Australia spends $32 million annually on shark mitigation: culling sharks to make people feel safe, tagging them and supporting research, education and outreach. South Africa spent $12 million, Lowe said. “So when you look at those numbers in other places and wonder why there’s no state or federal funding in the U.S. for this sort of thing — is that really good foresight, is that good planning?”

The Shark Lab launched in 1966 and is the oldest of its kind in the country, created in a time when there were nearly no sharks to study because they had been overfished, Lowe said.

“Now that they’ve been protected and the water is cleaner, sharks have come back,” he said.

Much has changed in the past decade as researchers have learned more about the shark species frequently spotted off the coast.

“The biggest misconception is that shark research is well funded,” Lowe said, citing the popular “Shark Week” on the Discovery Channel and television programs for public assumptions. “It leads the public to believe there’s a lot of funding, that makes it hard for me to do my job.”

The Shark Lab is currently partnering with Monterey Bay Aquarium Research Institute to use high-tech “shark robots” to search the sea for sharks. The work is being funded by The Seaver Institute.

The shark robots swim around using a hydrophone, with solar batteries, wifi, satellite and 360-degree cameras to monitor for great white sharks. They can also do e-DNA testing, or environmental DNA, that detects shedded cells in the water to show when untagged sharks are present.

“In the next few years, we can do a ‘23 and Me’ for white sharks,” Lowe added.

That will give more information about what sharks are doing along our coast: when they are here, do they come back, what specific sharks are lingering, when do they go to other beaches and when are they around people?

All of it is doable, he said, but it all takes money.

“We need funding, whether it’s a private donor or corporate sponsorship. We still have hope the state might provide some funding to keep us going,” Lowe said.

Nationally, more attention is being put on shark-bite mitigation.

A national emergency alert system, similar to Amber Alert, was approved recently by federal legislators who pushed for more warnings when someone is bitten by a shark.

It is being put into place following a shark attack off Florida in 2024 that left Lulu Gribbin, then 15, without a hand and part of her right leg.

That same day, just 90 minutes earlier, another person had been bitten 3 miles away. Had she known about that attack, she wouldn’t have gone in the water, Gribbin told the Associated Press.

The legislation for the mobile phone alerts, dubbed “Lulu’s Law,” requires the Federal Communications Commission to allow the emergency messages. But it is up to the states to implement the warnings.

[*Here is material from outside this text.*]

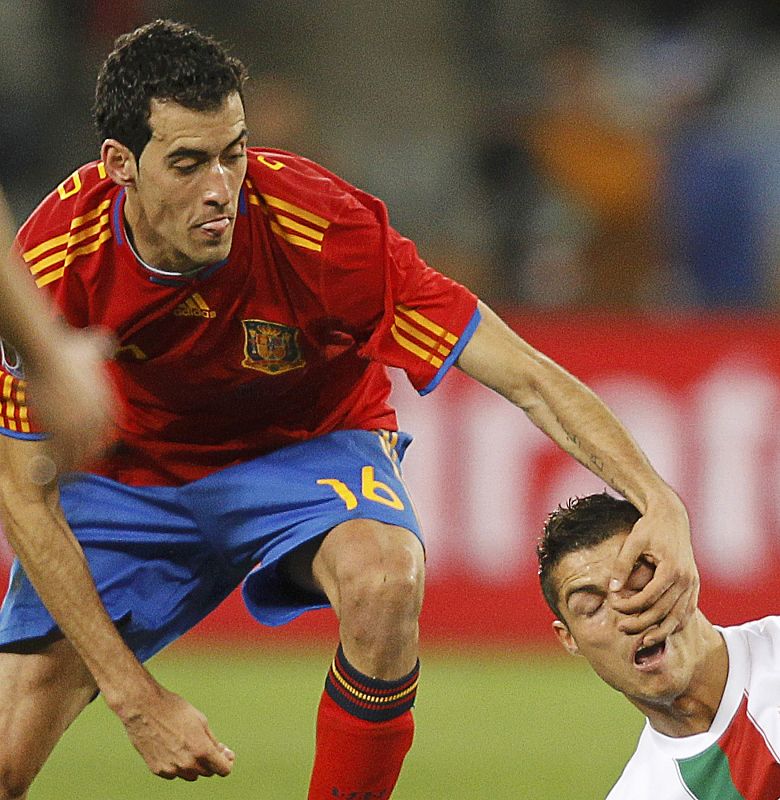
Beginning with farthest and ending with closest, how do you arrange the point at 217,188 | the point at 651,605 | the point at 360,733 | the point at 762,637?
1. the point at 360,733
2. the point at 217,188
3. the point at 762,637
4. the point at 651,605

For California, such a system may not be needed with proper education and public safety measures in place, Lowe argues.

“Far more people drown from rip currents than would ever be injured by a shark, but what we do need to do is to educate people about their environments,” he said. “The more knowledgeable people are about all aspects of it, the safer they can use that environment and share it with the animals out there. That needs to be the goal, nationally.”